(Data items)
-- start --

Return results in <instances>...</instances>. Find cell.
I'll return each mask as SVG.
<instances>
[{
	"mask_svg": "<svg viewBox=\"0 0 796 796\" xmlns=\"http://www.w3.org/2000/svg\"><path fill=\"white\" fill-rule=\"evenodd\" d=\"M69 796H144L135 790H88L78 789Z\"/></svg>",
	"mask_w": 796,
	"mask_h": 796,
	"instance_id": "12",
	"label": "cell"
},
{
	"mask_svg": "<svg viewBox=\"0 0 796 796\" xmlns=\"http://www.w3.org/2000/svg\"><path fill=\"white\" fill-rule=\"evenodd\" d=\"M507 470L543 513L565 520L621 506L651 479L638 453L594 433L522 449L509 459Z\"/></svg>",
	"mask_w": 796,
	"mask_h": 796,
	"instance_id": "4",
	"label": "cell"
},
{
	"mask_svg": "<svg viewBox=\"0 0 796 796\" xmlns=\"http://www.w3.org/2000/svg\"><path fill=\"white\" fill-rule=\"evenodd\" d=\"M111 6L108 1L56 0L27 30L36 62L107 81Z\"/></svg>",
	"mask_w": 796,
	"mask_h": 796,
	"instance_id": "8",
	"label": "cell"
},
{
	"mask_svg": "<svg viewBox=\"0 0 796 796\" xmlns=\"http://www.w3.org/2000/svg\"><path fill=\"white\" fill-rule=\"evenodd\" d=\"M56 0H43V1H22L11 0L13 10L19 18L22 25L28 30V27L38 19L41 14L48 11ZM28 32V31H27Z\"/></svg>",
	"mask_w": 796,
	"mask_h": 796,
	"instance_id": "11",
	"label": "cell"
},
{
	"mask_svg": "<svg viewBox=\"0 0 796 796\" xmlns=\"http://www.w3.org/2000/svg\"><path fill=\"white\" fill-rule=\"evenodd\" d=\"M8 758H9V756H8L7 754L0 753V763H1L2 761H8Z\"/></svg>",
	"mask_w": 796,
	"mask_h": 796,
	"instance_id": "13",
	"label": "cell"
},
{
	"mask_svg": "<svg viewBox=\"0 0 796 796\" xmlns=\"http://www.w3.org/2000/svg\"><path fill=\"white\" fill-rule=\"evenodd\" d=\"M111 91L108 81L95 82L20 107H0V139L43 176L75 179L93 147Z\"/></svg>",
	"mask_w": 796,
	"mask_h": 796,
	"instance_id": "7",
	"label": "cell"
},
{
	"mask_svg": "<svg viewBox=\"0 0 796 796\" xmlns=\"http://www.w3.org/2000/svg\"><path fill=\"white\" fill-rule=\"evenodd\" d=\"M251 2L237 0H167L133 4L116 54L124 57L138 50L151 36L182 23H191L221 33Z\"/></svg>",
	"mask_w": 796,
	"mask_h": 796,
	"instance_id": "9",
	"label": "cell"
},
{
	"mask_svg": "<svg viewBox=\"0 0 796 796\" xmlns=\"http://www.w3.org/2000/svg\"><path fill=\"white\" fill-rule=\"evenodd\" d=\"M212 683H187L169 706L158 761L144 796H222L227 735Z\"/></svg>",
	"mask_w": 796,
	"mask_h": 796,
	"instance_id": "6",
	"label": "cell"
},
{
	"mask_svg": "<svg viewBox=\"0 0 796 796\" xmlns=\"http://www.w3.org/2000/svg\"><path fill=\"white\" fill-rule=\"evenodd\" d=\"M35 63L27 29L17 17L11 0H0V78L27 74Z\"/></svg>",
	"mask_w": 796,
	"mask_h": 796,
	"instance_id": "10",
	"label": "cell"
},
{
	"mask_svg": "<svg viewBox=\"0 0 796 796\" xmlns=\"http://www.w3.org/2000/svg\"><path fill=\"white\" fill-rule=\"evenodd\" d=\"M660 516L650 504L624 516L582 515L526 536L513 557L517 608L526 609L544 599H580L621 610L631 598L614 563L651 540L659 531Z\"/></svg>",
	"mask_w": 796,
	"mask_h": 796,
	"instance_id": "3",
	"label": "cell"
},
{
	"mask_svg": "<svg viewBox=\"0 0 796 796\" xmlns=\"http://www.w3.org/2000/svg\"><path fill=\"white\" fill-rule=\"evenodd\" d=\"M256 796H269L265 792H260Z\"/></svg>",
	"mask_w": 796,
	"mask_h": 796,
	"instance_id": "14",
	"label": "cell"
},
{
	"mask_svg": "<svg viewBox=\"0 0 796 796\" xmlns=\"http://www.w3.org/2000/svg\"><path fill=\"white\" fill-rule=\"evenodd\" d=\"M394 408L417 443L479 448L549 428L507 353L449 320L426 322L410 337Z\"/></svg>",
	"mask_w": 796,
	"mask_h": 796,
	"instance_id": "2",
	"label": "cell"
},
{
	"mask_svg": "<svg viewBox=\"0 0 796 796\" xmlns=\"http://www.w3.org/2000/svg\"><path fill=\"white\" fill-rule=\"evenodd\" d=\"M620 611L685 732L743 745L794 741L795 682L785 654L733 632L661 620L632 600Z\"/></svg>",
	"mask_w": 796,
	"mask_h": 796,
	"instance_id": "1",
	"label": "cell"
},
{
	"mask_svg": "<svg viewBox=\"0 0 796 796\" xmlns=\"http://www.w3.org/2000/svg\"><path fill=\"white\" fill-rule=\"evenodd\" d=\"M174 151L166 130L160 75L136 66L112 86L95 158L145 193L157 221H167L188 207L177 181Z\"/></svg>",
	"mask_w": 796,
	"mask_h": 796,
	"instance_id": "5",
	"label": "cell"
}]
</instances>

-- end --

**Given request**
State how many lines of the data above contain the string "instances" in exactly that case, and reply with the number alone.

**Complete response**
3